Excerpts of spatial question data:
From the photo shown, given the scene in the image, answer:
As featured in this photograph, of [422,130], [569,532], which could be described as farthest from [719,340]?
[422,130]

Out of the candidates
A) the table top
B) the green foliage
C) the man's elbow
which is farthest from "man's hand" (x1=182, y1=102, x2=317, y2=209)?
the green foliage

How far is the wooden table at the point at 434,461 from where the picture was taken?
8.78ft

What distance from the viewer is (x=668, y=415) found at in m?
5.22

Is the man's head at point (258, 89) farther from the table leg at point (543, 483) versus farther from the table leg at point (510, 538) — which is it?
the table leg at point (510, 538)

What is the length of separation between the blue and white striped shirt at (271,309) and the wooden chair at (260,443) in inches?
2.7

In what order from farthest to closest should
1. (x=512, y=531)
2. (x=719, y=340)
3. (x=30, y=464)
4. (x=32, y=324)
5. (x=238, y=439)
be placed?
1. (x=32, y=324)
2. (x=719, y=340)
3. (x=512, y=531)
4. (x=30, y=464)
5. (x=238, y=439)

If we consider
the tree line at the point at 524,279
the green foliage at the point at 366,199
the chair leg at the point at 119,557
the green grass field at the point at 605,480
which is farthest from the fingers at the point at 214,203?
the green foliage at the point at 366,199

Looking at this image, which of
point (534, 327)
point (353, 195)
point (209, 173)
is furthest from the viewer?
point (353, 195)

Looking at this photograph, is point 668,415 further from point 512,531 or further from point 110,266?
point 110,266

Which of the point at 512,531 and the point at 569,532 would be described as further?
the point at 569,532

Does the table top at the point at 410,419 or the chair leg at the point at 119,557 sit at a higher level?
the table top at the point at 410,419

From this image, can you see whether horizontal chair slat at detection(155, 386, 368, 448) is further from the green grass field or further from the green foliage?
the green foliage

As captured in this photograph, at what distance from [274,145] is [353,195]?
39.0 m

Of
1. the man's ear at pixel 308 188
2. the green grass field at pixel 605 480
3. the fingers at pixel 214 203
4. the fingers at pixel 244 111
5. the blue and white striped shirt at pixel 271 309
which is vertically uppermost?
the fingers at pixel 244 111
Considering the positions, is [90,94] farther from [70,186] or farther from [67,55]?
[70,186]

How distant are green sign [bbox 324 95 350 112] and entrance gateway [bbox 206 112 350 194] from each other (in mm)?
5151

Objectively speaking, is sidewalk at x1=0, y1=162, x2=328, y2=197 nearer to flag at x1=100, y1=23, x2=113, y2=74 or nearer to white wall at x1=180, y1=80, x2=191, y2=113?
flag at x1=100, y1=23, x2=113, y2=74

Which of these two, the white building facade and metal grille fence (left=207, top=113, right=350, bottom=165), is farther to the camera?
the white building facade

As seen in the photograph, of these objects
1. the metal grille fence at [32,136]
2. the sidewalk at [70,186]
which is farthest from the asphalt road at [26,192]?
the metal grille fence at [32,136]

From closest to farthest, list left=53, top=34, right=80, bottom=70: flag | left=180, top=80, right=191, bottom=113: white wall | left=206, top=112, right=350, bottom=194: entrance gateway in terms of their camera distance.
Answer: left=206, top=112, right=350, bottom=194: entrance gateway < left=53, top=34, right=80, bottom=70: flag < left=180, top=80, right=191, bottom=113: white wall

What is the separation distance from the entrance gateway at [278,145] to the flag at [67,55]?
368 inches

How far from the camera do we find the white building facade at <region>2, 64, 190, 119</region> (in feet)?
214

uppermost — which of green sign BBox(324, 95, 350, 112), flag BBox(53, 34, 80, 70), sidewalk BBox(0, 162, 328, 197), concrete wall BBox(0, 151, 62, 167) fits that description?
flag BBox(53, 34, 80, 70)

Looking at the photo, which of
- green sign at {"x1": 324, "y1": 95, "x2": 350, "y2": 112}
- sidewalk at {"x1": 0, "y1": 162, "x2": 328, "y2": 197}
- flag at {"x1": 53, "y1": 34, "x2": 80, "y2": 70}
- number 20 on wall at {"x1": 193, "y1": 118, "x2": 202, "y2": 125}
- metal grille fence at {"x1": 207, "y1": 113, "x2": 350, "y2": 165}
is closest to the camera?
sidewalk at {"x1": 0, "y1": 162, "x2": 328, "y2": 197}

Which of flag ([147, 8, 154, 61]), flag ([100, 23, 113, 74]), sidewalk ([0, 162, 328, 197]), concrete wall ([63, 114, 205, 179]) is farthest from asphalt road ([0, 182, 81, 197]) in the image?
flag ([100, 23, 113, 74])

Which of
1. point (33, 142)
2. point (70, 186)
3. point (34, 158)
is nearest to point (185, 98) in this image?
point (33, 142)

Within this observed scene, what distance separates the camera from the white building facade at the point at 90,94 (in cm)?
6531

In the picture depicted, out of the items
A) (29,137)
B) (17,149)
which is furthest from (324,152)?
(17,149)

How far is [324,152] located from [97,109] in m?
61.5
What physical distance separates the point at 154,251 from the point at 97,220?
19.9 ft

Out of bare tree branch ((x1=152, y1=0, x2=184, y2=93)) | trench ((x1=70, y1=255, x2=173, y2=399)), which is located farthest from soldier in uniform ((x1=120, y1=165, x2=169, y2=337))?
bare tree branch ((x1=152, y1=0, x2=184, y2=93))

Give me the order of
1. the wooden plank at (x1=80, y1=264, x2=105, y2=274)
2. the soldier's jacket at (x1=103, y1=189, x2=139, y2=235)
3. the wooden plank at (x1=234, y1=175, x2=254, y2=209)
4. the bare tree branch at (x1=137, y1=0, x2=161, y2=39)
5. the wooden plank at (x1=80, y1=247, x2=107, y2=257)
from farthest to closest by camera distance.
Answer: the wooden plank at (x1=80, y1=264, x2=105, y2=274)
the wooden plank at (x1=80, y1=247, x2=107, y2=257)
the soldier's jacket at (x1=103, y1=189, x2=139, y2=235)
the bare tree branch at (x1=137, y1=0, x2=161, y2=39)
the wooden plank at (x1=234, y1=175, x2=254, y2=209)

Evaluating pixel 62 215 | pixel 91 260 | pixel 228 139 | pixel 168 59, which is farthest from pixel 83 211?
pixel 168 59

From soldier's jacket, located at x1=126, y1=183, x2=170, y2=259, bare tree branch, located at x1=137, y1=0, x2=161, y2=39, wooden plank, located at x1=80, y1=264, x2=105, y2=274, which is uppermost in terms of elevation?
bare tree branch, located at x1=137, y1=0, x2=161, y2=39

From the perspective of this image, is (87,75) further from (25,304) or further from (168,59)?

§ The exercise
Retype the entries one by one, exactly.

§ Correct response
From the photo shown, given the scene in the image, answer:
As featured in this photograph, of [422,130], [569,532], which could be described as farthest from [719,340]?
[422,130]

Out of the candidates
A) the table top
B) the green foliage
C) the man's elbow
which is farthest from "man's hand" (x1=182, y1=102, x2=317, y2=209)?
the green foliage

How far is the wooden table at the point at 434,461 from where the picture was taken?
8.78ft

What distance from the viewer is (x=668, y=415) found at in m?
5.22

Is the man's head at point (258, 89) farther from the table leg at point (543, 483) versus farther from the table leg at point (510, 538) — which is it?
the table leg at point (510, 538)

What is the length of separation between the blue and white striped shirt at (271,309) and the wooden chair at (260,443) in inches?
2.7

In what order from farthest to closest should
1. (x=512, y=531)
2. (x=719, y=340)
3. (x=30, y=464)
4. (x=32, y=324)
5. (x=238, y=439)
be placed?
1. (x=32, y=324)
2. (x=719, y=340)
3. (x=512, y=531)
4. (x=30, y=464)
5. (x=238, y=439)

If we consider
the tree line at the point at 524,279
the green foliage at the point at 366,199
the chair leg at the point at 119,557
the green grass field at the point at 605,480
which is farthest from the fingers at the point at 214,203?
the green foliage at the point at 366,199

Looking at this image, which of
point (534, 327)
point (353, 195)
point (209, 173)
is furthest from the viewer?
point (353, 195)

Looking at this photograph, is point 668,415 further from point 512,531 or further from point 110,266?
point 110,266

Which of the point at 512,531 and the point at 569,532 would be described as further?
the point at 569,532

Does the table top at the point at 410,419 or the chair leg at the point at 119,557 sit at a higher level?
the table top at the point at 410,419

From this image, can you see whether horizontal chair slat at detection(155, 386, 368, 448) is further from the green grass field or further from the green foliage?
the green foliage

As captured in this photograph, at what distance from [274,145] is [353,195]?
39.0 m

Of
1. the man's ear at pixel 308 188
2. the green grass field at pixel 605 480
3. the fingers at pixel 214 203
4. the fingers at pixel 244 111
5. the blue and white striped shirt at pixel 271 309
which is vertically uppermost?
the fingers at pixel 244 111
Considering the positions, is [90,94] farther from [70,186] or farther from [67,55]?
[70,186]

How distant are green sign [bbox 324 95 350 112] and entrance gateway [bbox 206 112 350 194] from each other (in mm)?
5151

Objectively speaking, is sidewalk at x1=0, y1=162, x2=328, y2=197 nearer to flag at x1=100, y1=23, x2=113, y2=74 or nearer to white wall at x1=180, y1=80, x2=191, y2=113?
flag at x1=100, y1=23, x2=113, y2=74

Which of these two, the white building facade and metal grille fence (left=207, top=113, right=350, bottom=165), is farther to the camera?
the white building facade

As seen in the photograph, of these objects
1. the metal grille fence at [32,136]
2. the sidewalk at [70,186]
which is farthest from the asphalt road at [26,192]?
the metal grille fence at [32,136]

From closest to farthest, list left=53, top=34, right=80, bottom=70: flag | left=180, top=80, right=191, bottom=113: white wall | left=206, top=112, right=350, bottom=194: entrance gateway in terms of their camera distance.
Answer: left=206, top=112, right=350, bottom=194: entrance gateway < left=53, top=34, right=80, bottom=70: flag < left=180, top=80, right=191, bottom=113: white wall

What is the separation distance from the entrance gateway at [278,145] to the flag at [67,55]?
368 inches

How far from the camera do we find the white building facade at <region>2, 64, 190, 119</region> (in feet)?
214

uppermost — which of green sign BBox(324, 95, 350, 112), flag BBox(53, 34, 80, 70), sidewalk BBox(0, 162, 328, 197), concrete wall BBox(0, 151, 62, 167) fits that description?
flag BBox(53, 34, 80, 70)

Looking at the photo, which of
- green sign at {"x1": 324, "y1": 95, "x2": 350, "y2": 112}
- sidewalk at {"x1": 0, "y1": 162, "x2": 328, "y2": 197}
- flag at {"x1": 53, "y1": 34, "x2": 80, "y2": 70}
- number 20 on wall at {"x1": 193, "y1": 118, "x2": 202, "y2": 125}
- metal grille fence at {"x1": 207, "y1": 113, "x2": 350, "y2": 165}
is closest to the camera?
sidewalk at {"x1": 0, "y1": 162, "x2": 328, "y2": 197}

Which of flag ([147, 8, 154, 61]), flag ([100, 23, 113, 74]), sidewalk ([0, 162, 328, 197]), concrete wall ([63, 114, 205, 179]) is farthest from asphalt road ([0, 182, 81, 197]) in the image?
flag ([100, 23, 113, 74])

Which of
1. point (33, 142)
2. point (70, 186)
3. point (34, 158)
is nearest to point (185, 98) in this image?
point (33, 142)

Within this observed scene, what distance separates the camera from the white building facade at the point at 90,94 (in cm)?
6531

In the picture depicted, out of the items
A) (29,137)
B) (17,149)
which is furthest from (324,152)?
(17,149)

How far is [324,152] located from [97,109] in m?
61.5
What physical distance separates the point at 154,251 from the point at 97,220?
19.9 ft

Out of bare tree branch ((x1=152, y1=0, x2=184, y2=93)) | trench ((x1=70, y1=255, x2=173, y2=399)), which is located farthest from soldier in uniform ((x1=120, y1=165, x2=169, y2=337))?
bare tree branch ((x1=152, y1=0, x2=184, y2=93))

Give me the order of
1. the wooden plank at (x1=80, y1=264, x2=105, y2=274)
2. the soldier's jacket at (x1=103, y1=189, x2=139, y2=235)
3. the wooden plank at (x1=234, y1=175, x2=254, y2=209)
4. the bare tree branch at (x1=137, y1=0, x2=161, y2=39)
5. the wooden plank at (x1=80, y1=247, x2=107, y2=257)
from farthest to closest by camera distance.
Answer: the wooden plank at (x1=80, y1=264, x2=105, y2=274)
the wooden plank at (x1=80, y1=247, x2=107, y2=257)
the soldier's jacket at (x1=103, y1=189, x2=139, y2=235)
the bare tree branch at (x1=137, y1=0, x2=161, y2=39)
the wooden plank at (x1=234, y1=175, x2=254, y2=209)

Evaluating pixel 62 215 | pixel 91 260 | pixel 228 139 | pixel 168 59, which is farthest from pixel 83 211?
pixel 168 59

From soldier's jacket, located at x1=126, y1=183, x2=170, y2=259, bare tree branch, located at x1=137, y1=0, x2=161, y2=39, wooden plank, located at x1=80, y1=264, x2=105, y2=274, which is uppermost in terms of elevation?
bare tree branch, located at x1=137, y1=0, x2=161, y2=39

From the perspective of this image, is (87,75) further from (25,304) or further from (168,59)?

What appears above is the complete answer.